The fishing pier on the lake where we took our vacation was accessible so Maria and I went fishing. I bought a cheap pole at the local Kmart and some fake bait which, when we took it out of the package, looked like gummy squid.
We got no bites. The fish in this lake aren’t as dumb as they look. They know gummy squid aren’t indigenous to these waters. They were down there laughing at our fake bait.
Maria asked if I’d ever caught a fish. Indeed I did, I said. It was at cripple summer day camp and they took us to some human-made pond and we fished off of foot bridges, using cubes of cheese as bait. Just before it was time to leave, I caught a fish. Every cripple on our field trip caught a fish that day (and had to throw it back). We all went home happy.
But now, as I recounted my fish story for the first time in about 45 years, there was something disturbingly incongruous about it. How was it that every last cripple just happened to catch a fish that day? Did I really catch that fish or was it all a big set-up? Did someone pull a Special Olympics number on me? Suddenly, the whole thing reeked of conspiracy.
Now I wondered if the reason they took us to that particular pond was because it was also stocked with secret scuba divers, each with a bucket of dead fish and a special, waterproof walkie-talkie. And when it became clear that a certain cripple wasn’t going to catch a fish by natural means within the allotted time, central control radioed the nearest diver. The diver then hung a fish on the cripple’s barren hook like a Christmas ornament and gave the line a hearty tug. Is that how I really caught my fish? Is that why they threw it back so quick, so I wouldn’t notice it was dead?

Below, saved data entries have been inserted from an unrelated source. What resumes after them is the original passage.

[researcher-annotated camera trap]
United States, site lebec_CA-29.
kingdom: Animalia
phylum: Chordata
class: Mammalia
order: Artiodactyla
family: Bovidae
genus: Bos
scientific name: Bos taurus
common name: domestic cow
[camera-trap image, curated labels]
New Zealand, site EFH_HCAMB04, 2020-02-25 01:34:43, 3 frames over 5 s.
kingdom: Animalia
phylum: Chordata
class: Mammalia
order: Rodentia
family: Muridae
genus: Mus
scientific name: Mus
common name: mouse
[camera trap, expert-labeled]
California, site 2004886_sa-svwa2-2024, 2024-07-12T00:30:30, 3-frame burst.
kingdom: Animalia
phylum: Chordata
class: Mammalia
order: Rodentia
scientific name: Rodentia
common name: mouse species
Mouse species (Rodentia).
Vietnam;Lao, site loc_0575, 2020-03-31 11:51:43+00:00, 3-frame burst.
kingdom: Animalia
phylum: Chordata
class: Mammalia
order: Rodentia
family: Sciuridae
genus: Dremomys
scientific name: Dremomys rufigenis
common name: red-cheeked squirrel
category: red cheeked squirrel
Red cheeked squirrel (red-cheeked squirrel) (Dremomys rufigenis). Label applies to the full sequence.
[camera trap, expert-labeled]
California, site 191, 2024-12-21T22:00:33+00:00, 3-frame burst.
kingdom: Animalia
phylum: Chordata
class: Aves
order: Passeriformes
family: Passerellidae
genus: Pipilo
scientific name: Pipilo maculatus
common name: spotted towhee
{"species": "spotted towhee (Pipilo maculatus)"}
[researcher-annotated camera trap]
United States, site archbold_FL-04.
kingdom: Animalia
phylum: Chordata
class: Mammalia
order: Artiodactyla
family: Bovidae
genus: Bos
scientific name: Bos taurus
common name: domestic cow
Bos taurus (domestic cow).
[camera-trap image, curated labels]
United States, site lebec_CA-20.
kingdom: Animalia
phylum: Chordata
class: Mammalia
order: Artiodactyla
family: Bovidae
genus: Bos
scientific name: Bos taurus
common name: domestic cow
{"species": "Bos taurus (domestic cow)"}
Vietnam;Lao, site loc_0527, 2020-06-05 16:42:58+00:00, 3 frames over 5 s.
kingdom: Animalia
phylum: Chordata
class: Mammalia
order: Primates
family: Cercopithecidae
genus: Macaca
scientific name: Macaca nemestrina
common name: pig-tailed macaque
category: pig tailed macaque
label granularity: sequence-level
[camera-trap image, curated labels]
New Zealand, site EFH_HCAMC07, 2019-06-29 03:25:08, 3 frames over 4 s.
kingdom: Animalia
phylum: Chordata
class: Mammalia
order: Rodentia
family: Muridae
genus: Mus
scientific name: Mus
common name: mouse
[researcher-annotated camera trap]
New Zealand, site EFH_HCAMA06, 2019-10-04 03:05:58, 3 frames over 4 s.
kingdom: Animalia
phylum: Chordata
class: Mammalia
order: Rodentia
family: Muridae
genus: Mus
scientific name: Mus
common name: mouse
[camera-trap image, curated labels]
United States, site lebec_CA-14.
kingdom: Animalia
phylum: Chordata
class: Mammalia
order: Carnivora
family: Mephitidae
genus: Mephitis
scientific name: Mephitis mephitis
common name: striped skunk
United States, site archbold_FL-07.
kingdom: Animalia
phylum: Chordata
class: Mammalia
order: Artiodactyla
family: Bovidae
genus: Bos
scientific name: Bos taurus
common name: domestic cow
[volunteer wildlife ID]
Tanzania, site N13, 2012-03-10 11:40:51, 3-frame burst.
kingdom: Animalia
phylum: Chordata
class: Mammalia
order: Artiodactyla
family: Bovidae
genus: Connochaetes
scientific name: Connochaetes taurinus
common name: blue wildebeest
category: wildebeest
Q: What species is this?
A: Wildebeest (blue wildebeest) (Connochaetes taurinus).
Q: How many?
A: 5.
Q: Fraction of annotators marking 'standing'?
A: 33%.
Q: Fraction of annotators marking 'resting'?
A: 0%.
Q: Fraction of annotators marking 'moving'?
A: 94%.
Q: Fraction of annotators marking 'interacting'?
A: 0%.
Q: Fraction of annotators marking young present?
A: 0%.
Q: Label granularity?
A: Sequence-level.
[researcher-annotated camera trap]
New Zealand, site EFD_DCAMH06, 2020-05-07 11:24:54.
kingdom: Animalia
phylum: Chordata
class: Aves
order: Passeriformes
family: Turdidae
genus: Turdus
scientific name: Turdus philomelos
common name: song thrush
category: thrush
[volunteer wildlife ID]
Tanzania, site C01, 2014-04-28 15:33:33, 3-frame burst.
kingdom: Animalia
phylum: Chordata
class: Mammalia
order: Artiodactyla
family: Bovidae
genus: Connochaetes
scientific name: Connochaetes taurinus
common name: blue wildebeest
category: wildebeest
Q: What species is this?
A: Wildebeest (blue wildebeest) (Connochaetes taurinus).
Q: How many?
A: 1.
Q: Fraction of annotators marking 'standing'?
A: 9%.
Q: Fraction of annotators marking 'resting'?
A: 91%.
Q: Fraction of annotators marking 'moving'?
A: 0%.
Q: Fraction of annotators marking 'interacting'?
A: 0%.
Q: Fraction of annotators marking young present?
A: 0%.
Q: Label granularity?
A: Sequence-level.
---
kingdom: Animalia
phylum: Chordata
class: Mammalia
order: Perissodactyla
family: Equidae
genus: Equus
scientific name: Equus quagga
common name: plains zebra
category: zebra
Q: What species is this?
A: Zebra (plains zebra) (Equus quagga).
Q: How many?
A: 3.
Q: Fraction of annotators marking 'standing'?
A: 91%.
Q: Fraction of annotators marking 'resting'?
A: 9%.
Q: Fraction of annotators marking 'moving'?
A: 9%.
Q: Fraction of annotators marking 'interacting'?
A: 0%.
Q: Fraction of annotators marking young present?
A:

Was the whole fishing trip rigged to assure there would be no losers? I wouldn’t put it past some do-gooders. They do that kind of stuff to cripples all the time. They go to great lengths. At Jerry Lewis summer camp, they always had cripple talent shows. And no matter what a crippled camper got up on stage and did, the ovation was thunderous. You could sing a song and sound like a hyena having a tooth pulled, but everybody acted like you were Pavarotti. There was a young woman (she wasn’t a kid) who believed she was a ballerina. She wore a tutu and tights. She played a cassette on a tinny boom box as she stumbled and spun. Well, one time it almost got way out of hand. They let her dance at one of the ceremonial campfires and she almost spun her way right into the fire. After that, they finally put some limits on her dancing.
Maybe I really and truly caught that fish. But maybe I didn’t. That’s the problem. Those are the scars left on cripples by the hard core do-gooders, the ones who will stop at nothing. When you get wise to them, you feel like a sucker. You never know what and whom to believe any more. You question the legitimacy of all your trophies.
They should have let me go fishless that day. I could have learned the valuable adult coping skill of rationalizing away failure. I could have done like I did today and blamed it all on the crappy bait.